NVTabular
NVTabular copied to clipboard
[BUG] Groupby op does not respect converted dtypes by LambdaOP when there are null entires in the columns
Describe the bug
I am converting float dtypes to int64
with LambdaOP and then I add Groupby op to generate list columns.

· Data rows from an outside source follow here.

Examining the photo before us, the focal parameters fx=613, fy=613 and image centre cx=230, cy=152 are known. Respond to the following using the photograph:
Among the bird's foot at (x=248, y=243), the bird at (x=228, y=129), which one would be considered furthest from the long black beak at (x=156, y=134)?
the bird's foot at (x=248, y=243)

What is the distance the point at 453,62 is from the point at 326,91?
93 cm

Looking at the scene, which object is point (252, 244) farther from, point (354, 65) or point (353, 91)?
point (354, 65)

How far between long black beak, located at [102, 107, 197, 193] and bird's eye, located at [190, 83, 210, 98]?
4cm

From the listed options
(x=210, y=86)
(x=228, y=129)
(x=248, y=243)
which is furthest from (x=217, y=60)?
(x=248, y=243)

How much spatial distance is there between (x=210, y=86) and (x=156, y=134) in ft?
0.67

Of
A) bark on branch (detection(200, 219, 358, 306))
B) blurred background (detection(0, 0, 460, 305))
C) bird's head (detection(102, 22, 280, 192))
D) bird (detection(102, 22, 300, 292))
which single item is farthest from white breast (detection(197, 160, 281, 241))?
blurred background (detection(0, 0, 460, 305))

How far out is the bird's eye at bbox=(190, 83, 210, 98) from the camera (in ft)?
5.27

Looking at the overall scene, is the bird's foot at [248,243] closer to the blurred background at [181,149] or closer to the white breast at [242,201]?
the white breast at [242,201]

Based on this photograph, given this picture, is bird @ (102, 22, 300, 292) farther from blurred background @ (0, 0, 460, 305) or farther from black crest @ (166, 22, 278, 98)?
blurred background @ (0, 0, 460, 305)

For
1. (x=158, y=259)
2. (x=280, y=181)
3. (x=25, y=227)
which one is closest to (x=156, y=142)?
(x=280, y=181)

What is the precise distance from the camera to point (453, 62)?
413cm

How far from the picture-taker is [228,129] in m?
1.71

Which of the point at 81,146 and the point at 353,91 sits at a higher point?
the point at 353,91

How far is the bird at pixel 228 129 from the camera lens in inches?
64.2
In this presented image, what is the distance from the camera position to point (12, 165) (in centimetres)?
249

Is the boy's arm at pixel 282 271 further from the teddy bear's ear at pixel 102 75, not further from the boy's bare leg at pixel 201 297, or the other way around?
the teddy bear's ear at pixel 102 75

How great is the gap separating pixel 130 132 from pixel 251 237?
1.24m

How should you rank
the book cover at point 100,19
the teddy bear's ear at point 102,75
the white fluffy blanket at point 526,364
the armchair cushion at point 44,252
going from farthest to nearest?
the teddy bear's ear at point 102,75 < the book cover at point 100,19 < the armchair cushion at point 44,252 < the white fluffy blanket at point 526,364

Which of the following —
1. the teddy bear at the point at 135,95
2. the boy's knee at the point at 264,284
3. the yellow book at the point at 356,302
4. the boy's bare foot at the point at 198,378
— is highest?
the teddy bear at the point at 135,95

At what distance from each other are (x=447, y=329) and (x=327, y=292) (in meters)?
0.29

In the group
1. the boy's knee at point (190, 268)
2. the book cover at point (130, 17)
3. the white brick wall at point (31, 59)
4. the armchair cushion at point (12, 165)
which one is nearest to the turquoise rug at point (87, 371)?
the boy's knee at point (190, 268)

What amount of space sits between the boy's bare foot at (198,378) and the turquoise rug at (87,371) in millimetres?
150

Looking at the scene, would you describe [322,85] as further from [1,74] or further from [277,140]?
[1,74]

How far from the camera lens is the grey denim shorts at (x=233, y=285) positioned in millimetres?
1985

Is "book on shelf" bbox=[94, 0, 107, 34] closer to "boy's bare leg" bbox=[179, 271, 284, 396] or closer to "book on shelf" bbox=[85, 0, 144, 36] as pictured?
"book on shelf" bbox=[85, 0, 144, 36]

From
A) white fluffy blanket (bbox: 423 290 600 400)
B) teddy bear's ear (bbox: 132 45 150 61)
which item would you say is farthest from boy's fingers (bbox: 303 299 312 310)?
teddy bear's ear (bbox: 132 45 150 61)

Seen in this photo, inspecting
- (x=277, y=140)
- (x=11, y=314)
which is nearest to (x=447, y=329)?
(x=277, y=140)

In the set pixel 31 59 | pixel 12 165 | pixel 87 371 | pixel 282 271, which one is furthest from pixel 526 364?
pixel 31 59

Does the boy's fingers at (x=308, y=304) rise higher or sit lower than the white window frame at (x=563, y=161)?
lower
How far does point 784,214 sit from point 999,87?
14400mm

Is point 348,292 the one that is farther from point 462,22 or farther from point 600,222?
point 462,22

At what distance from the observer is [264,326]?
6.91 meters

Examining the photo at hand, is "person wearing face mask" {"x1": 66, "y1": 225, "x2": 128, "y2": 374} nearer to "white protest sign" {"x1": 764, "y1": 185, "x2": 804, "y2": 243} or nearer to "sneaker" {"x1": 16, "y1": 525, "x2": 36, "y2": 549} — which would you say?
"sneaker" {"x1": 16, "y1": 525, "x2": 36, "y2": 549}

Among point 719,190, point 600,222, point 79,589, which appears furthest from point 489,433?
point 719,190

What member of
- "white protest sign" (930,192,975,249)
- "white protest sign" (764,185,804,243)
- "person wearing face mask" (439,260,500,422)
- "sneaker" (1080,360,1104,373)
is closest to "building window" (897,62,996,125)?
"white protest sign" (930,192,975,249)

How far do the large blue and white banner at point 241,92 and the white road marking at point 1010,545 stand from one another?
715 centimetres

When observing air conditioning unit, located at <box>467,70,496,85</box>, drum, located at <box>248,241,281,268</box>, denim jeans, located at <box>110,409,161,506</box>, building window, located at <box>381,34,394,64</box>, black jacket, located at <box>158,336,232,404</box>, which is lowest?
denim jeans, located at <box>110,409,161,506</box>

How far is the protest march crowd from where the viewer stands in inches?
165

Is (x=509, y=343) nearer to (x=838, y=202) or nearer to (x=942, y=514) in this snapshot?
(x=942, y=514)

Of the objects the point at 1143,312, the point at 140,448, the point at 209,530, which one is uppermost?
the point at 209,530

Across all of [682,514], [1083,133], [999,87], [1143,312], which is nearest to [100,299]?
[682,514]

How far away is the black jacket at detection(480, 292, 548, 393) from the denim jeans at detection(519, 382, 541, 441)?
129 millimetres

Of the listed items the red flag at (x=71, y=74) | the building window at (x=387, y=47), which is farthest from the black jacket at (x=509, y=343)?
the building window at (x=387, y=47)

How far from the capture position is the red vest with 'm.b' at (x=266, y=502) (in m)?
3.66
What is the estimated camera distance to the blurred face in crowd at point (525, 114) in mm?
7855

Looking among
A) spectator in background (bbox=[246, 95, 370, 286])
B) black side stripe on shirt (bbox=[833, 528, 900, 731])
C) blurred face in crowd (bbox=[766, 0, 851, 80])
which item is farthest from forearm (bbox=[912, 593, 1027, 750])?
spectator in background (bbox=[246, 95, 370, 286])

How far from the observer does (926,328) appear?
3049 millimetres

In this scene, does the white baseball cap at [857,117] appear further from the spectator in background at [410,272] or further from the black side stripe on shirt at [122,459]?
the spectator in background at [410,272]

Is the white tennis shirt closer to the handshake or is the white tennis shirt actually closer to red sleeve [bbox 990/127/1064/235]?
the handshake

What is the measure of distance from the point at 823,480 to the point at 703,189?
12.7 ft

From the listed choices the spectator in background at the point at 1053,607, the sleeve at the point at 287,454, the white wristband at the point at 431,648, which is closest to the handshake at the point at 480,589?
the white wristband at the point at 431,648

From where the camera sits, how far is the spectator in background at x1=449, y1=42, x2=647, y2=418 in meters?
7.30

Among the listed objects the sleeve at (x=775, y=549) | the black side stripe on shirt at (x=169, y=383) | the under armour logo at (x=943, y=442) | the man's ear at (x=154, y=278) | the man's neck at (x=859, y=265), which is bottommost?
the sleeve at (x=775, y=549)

However, I noticed that, the final dtypes are not integers, they are still floats and this happens when I have nulls in the columns.
Please run the code snippet below to generate the issue:
gdf = cudf.DataFrame(
{
"C1": ['1', '2', '3', '1', '3', '2'] *3,
"C2": [22.0, 12.0, 18.0, 13.0, np.nan, 18.0] *3,
"C3": [2059.0, 6082.0, 4803.0, 6082.0, np.nan, 5920.0] *3
}
)
feats_int = ['C2', 'C3'] >> LambdaOp(lambda col: col.astype('int64'))
features = ['C1'] + feats_int
groupby_features= features >> nvt.ops.Groupby(
groupby_cols=["C1"],
sort_cols=['C1'],
aggs={
'C2': ["list"],
'C3': ["list"],
},
name_sep="_")
train_dataset = nvt.Dataset(gdf)
workflow = nvt.Workflow(groupby_features)
workflow.fit(train_dataset)
tmp = workflow.transform(train_dataset).to_ddf().compute()
print(tmp)
C1 C2_list C3_list
0 1 [22.0, 13.0, 22.0, 13.0, 22.0, 13.0] [2059.0, 6082.0, 2059.0, 6082.0, 2059.0, 6082.0]
1 2 [12.0, 18.0, 12.0, 18.0, 12.0, 18.0] [6082.0, 5920.0, 6082.0, 5920.0, 6082.0, 5920.0]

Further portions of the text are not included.